Entonces, ¿de qué murió la Madre de Dios?

El término de la existencia terrenal de María se debió a la “fuerza del divino amor y al vehemente deseo de contemplación de las cosas celestiales, que consumían su corazón».(3)

¡La Santísima Virgen murió de amor! San Francisco de Sales describe así ese sublime acontecimiento:

“¡Cuán activo y poderoso (…) es el amor divino! Que no os extrañe si os digo que Nuestra Señora de él murió, pues, llevando siempre consigo, en su corazón, las llagas del Hijo, las padecía sin consumirse, pero finalmente murió por el ímpetu del dolor. Sufría sin morir, pero al fin murió sin sufrir.
“¡Oh pasión de amor!

¡Oh amor de pasión! Si su Hijo estaba en el Cielo, su corazón ya no estaba en Ella. Estaba en aquel cuerpo que amaba tanto, huesos de sus huesos, carne de su carne, y al Cielo volaba esa águila santa.
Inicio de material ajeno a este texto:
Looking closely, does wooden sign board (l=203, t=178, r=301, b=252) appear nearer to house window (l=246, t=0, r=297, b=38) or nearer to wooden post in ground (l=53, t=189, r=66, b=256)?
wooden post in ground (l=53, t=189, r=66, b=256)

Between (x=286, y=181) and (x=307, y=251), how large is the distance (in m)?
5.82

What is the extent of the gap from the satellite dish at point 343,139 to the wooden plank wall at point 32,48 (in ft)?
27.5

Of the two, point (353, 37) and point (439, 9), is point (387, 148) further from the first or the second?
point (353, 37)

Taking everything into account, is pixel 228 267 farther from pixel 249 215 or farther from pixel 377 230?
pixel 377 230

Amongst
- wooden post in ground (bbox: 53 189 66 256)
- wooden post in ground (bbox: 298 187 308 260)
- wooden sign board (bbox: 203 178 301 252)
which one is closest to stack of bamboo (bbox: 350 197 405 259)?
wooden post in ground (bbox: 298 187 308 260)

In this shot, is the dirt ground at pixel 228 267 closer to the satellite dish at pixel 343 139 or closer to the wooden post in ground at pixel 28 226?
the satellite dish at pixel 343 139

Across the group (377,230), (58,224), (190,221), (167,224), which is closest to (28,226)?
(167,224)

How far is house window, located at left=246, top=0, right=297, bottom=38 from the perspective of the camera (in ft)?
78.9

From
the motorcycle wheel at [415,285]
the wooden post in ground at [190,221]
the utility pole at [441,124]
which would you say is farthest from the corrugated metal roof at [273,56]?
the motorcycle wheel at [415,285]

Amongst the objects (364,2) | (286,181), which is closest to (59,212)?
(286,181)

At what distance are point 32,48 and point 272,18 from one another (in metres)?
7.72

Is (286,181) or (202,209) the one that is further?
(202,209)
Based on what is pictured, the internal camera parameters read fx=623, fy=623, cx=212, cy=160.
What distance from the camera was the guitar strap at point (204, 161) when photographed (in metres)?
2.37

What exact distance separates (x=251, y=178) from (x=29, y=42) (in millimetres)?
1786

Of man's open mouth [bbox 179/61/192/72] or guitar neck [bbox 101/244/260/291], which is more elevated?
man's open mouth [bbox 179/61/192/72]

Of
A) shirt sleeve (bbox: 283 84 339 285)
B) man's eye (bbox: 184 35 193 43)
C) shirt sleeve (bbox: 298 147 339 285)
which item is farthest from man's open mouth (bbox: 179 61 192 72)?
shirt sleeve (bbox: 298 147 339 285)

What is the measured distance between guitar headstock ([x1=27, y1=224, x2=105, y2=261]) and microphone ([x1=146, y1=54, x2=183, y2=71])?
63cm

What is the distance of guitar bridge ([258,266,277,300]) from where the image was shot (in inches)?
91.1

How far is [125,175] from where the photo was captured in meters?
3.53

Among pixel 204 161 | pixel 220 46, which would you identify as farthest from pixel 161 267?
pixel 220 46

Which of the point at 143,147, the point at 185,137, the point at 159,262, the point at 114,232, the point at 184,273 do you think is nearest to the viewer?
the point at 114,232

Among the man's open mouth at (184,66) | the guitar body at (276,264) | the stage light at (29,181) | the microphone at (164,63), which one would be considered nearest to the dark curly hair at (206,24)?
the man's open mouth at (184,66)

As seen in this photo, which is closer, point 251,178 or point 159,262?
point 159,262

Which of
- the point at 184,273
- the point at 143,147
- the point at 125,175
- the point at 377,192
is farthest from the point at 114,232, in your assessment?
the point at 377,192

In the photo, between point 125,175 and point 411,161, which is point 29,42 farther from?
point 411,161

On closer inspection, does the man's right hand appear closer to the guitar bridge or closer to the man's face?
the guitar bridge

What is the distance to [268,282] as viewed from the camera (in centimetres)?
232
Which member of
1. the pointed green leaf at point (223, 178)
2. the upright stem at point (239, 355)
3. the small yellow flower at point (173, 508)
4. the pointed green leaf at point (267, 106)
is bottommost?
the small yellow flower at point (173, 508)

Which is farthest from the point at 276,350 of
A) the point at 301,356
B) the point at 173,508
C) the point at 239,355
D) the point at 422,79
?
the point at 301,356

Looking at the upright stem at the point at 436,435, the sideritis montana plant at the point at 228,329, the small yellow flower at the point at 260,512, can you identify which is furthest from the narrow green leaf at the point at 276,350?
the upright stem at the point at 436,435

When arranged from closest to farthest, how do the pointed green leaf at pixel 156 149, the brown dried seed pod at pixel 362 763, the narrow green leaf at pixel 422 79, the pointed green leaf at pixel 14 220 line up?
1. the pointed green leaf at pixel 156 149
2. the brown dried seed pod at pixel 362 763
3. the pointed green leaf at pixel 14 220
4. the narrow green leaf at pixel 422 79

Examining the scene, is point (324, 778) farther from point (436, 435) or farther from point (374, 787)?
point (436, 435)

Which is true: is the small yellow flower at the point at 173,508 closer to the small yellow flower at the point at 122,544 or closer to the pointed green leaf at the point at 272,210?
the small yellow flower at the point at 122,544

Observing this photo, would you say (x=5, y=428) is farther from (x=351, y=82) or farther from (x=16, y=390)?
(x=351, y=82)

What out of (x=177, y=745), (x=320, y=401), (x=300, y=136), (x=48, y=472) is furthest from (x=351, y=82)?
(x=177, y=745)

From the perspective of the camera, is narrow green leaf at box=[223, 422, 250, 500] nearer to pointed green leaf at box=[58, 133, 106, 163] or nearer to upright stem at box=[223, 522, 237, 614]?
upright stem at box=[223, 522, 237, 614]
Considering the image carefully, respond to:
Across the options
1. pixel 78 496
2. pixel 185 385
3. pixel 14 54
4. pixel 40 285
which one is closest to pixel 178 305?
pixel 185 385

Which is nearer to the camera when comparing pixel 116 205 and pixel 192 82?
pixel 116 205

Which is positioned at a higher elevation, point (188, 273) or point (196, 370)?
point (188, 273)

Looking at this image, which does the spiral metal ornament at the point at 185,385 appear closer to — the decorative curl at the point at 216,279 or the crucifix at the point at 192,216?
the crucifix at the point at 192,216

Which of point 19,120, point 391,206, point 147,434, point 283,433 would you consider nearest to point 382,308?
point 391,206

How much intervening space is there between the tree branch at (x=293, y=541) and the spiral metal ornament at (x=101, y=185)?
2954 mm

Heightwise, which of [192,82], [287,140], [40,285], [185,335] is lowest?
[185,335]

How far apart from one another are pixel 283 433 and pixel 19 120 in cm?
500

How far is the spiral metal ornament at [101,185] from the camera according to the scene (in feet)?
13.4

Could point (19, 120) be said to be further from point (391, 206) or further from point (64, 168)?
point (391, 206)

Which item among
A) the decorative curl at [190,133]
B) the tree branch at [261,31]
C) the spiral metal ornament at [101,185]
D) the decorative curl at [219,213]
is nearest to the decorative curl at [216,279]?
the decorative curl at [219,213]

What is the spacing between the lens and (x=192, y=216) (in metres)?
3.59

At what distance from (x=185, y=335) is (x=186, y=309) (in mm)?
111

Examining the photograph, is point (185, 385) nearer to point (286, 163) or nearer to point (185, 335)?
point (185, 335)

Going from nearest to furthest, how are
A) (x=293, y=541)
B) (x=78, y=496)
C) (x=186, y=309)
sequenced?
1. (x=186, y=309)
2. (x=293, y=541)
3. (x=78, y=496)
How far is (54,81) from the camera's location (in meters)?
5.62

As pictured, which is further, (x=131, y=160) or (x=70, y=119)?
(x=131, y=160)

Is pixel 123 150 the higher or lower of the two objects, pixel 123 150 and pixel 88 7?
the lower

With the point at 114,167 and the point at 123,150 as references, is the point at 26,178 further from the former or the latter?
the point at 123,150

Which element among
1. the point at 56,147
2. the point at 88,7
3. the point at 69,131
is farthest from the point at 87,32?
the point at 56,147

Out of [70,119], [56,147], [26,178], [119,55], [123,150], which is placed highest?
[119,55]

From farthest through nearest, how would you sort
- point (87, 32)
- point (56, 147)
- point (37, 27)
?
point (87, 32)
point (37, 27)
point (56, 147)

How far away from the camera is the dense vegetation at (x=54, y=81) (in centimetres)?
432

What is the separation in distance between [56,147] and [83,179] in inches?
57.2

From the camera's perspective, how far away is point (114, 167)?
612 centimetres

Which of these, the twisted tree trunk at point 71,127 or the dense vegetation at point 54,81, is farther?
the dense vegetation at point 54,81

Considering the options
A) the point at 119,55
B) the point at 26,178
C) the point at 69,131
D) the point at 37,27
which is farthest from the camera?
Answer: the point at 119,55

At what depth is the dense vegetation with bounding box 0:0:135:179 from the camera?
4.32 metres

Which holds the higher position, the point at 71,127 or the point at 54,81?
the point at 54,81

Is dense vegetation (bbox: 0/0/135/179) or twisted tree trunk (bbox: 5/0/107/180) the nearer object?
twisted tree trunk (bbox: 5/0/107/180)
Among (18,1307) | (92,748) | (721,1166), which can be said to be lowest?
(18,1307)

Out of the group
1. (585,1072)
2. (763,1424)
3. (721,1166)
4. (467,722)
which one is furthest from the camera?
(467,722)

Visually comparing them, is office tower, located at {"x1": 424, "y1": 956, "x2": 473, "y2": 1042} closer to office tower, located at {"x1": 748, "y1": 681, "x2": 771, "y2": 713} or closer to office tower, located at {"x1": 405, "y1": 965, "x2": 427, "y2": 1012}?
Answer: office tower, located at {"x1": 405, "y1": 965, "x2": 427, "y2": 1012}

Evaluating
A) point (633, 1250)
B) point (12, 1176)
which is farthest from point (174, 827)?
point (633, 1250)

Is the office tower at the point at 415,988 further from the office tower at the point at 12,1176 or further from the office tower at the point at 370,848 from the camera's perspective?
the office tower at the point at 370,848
Su corazón, su alma, su vida, todo estaba en el Cielo: ¿por qué habían de quedarse aquí en la tierra?

“Finalmente, luego de tantos vuelos espirituales, tantos arrebatos y tantos éxtasis, ese castillo santo de pureza y humildad se rindió al último asalto del amor, después de haber resistido a tantos. El amor la venció, y consigo se llevó su bendita alma».(4)

Esa muerte de María, suave y bendita como un hermoso atardecer, recibe por parte de la Iglesia el sugerente calificativo de “dormición”, para expresar que su cuerpo no sufrió la corrupción.

Llena de gracia y llena de gloria

¿Cuánto duró la permanencia del purísimo cuerpo de María en el sepulcro?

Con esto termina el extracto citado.